**WHAT IS EXPECTED:** Type out the data exactly as given. Skip any image.

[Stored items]
= = = = =

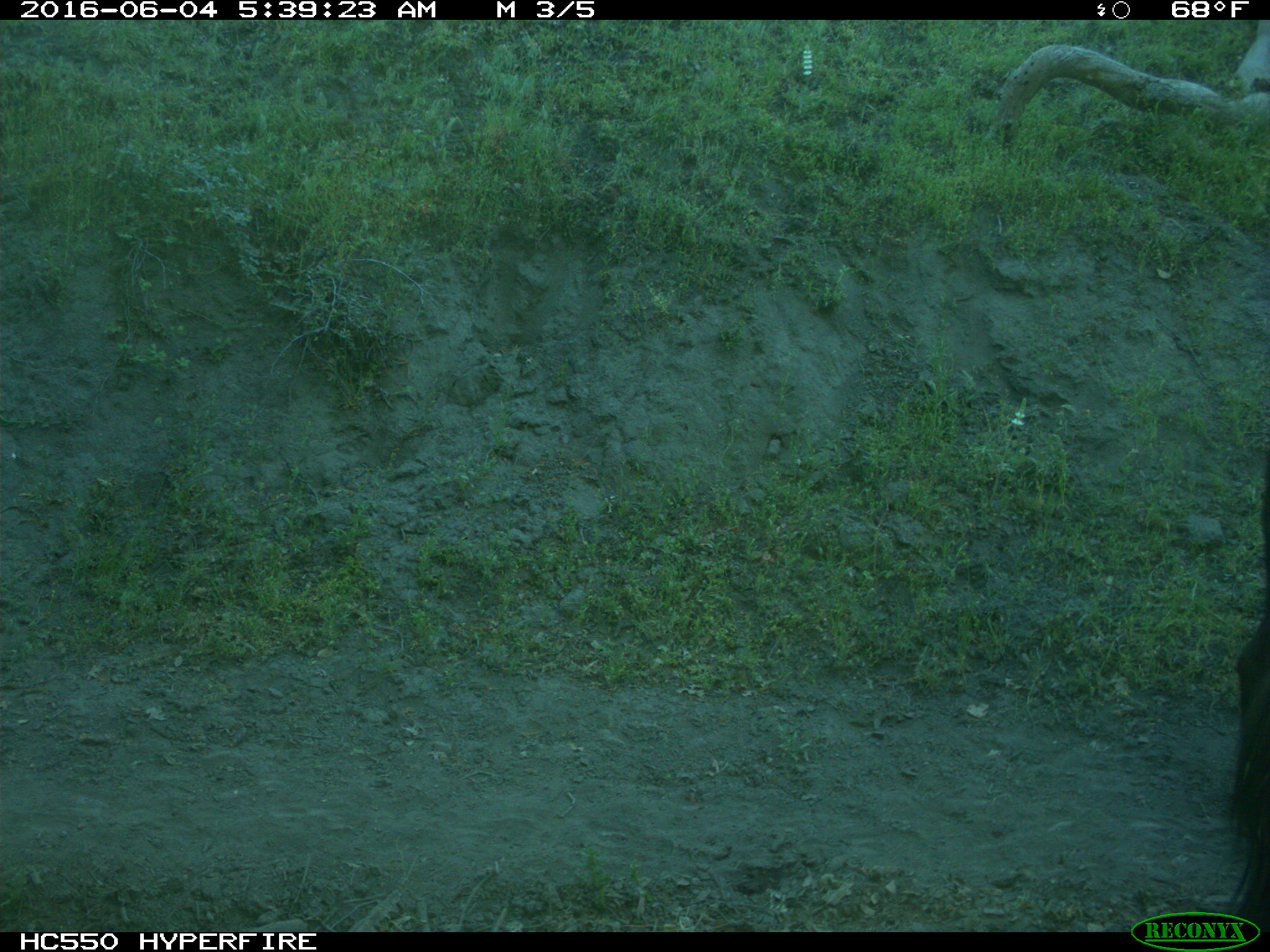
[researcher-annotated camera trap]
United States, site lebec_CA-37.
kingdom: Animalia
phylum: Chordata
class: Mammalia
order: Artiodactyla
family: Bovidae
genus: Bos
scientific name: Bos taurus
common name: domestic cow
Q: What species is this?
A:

= = = = =

**RESPONSE TO THE EXERCISE:**
[researcher-annotated camera trap]
United States, site lebec_CA-37.
kingdom: Animalia
phylum: Chordata
class: Mammalia
order: Artiodactyla
family: Bovidae
genus: Bos
scientific name: Bos taurus
common name: domestic cow
Q: What species is this?
A:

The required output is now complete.